STATED PROBLEM 1>
Answer these questions about the MLJ model interface excerpt:
(a) What does predict or transform return for an `Unsupervised` model?
(b) Which model is given as the example of probabilistic classification?
(c) Where should hyperparameters go?

Use fitted_params to expose learned parameters, such as linear coefficients, to the user in a machine and human readable form (for re-use in another model, for example).
Use the fields of your model struct for hyperparameters, i.e., those parameters declared by the user ahead of time that generally affect the outcome of training. It is okay to add "control" parameters (such a specifying an acceleration parameter specifying computational resources, as here).
Use report to return everything else, including model-specific methods (or other callable objects). This includes: feature rankings, decision boundaries, SVM support vectors, clustering centres, methods for visualizing training outcomes, methods for saving learned parameters in a custom format, degrees of freedom, deviance, etc. If there is a performance cost to extra functionality you want to expose, the functionality can be toggled on/off through a hyperparameter, but this should otherwise be avoided. For, example, in a decision tree model report.print_tree(depth) might generate a pretty tree representation of the learned tree, up to the specified depth.

Predict/Transform

The implementation of predict (for a supervised model) or transform (for an unsupervised one) will look like:

function MLJModelInterface.predict(m::YourModel, fitresult, Xnew)
    # ...
end

Here Xnew is expected to be a table and part of the logic in predict or transform may be similar to that in fit.

The values returned should be:

model subtype	return value of predict/transform
`Deterministic`	vector of values (or table if multi-target)
`Probabilistic`	vector of `Distribution` objects, for classifiers in particular, a vector of `UnivariateFinite`
`Unsupervised`	table

In the case of a Probabilistic model, you may further want to implement a predict_mean or a predict_mode. However, MLJModelInterface provides fallbacks, defined in terms of predict, whose performance may suffice.

Examples

Deterministic regression: KNNRegressor
Probabilistic regression: LinearRegressor and the predict_mean
Probabilistic classification: LogisticClassifier

Metadata

Adding metadata for your model(s) is crucial for the discoverability of your package and its models and to make sure your model is used with data it can handle. You can individually overload a number of trait functions that encode this metadata by following the instuctions in Adding Models for General Use), which also explains these traits in more detail. However, your most convenient option is to use metadata_model and metadata_pkg functionalities from MLJModelInterface to do this:

const ALL_MODELS = Union{YourModel1, YourModel2, ...}

MLJModelInterface.metadata_pkg.(ALL_MODELS
    name = "YourPackage",
    uuid = "6ee0df7b-...", # see your Project.toml
    url  = "https://...",  # URL to your package repo
    julia = true,          # is it written entirely in Julia?

STATED PROBLEM 2>
Copy the rows below verbatim, starting with the line that contains "Is pixel 310" and continuing through the end of the rows, both ends included.

GIVEN INFORMATION>
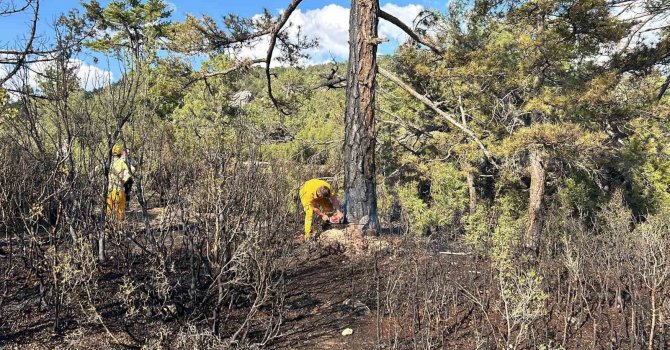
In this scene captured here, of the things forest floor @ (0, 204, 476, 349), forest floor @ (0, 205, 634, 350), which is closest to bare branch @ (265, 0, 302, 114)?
forest floor @ (0, 204, 476, 349)

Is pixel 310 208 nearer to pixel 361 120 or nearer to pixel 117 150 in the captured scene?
pixel 361 120

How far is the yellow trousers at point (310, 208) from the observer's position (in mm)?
6805

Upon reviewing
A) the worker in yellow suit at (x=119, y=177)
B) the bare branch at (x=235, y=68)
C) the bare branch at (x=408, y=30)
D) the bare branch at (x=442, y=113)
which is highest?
the bare branch at (x=408, y=30)

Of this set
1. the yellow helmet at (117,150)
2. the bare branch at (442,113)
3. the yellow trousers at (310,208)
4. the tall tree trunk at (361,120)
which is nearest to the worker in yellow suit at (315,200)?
the yellow trousers at (310,208)

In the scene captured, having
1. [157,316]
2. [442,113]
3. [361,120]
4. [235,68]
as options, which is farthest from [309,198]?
[157,316]

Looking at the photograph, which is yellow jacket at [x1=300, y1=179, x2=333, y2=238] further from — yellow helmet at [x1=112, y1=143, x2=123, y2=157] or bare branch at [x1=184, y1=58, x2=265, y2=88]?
yellow helmet at [x1=112, y1=143, x2=123, y2=157]

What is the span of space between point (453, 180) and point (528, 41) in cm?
729

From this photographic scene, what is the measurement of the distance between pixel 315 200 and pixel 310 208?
0.50 ft

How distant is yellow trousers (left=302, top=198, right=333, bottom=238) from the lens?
6.80 m

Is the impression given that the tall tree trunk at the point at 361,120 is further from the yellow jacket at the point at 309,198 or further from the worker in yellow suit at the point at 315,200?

CORRECT OUTPUT 1>
(a) A table.
(b) LogisticClassifier.
(c) In the fields of your model struct.

CORRECT OUTPUT 2>
Is pixel 310 208 nearer to pixel 361 120 or nearer to pixel 117 150 in the captured scene?
pixel 361 120

How far is the yellow trousers at point (310, 208) from the observer's position (in mm)?
6805

Upon reviewing
A) the worker in yellow suit at (x=119, y=177)
B) the bare branch at (x=235, y=68)
C) the bare branch at (x=408, y=30)
D) the bare branch at (x=442, y=113)
which is highest?
the bare branch at (x=408, y=30)

Of this set
1. the yellow helmet at (117,150)
2. the bare branch at (442,113)
3. the yellow trousers at (310,208)
4. the tall tree trunk at (361,120)
which is nearest to the worker in yellow suit at (315,200)?
the yellow trousers at (310,208)

In the scene captured, having
1. [157,316]
2. [442,113]
3. [361,120]
4. [235,68]
as options, which is farthest from [309,198]?
[157,316]

Looking at the photograph, which is yellow jacket at [x1=300, y1=179, x2=333, y2=238] further from — yellow helmet at [x1=112, y1=143, x2=123, y2=157] or bare branch at [x1=184, y1=58, x2=265, y2=88]?
yellow helmet at [x1=112, y1=143, x2=123, y2=157]

What is the span of space between point (453, 180) and point (528, 41) in cm?
729

From this photographic scene, what is the measurement of the distance between pixel 315 200 and pixel 310 208?
0.50 ft

How distant is yellow trousers (left=302, top=198, right=333, bottom=238) from the lens?
6.80 m

Is the impression given that the tall tree trunk at the point at 361,120 is further from the yellow jacket at the point at 309,198 or further from the worker in yellow suit at the point at 315,200?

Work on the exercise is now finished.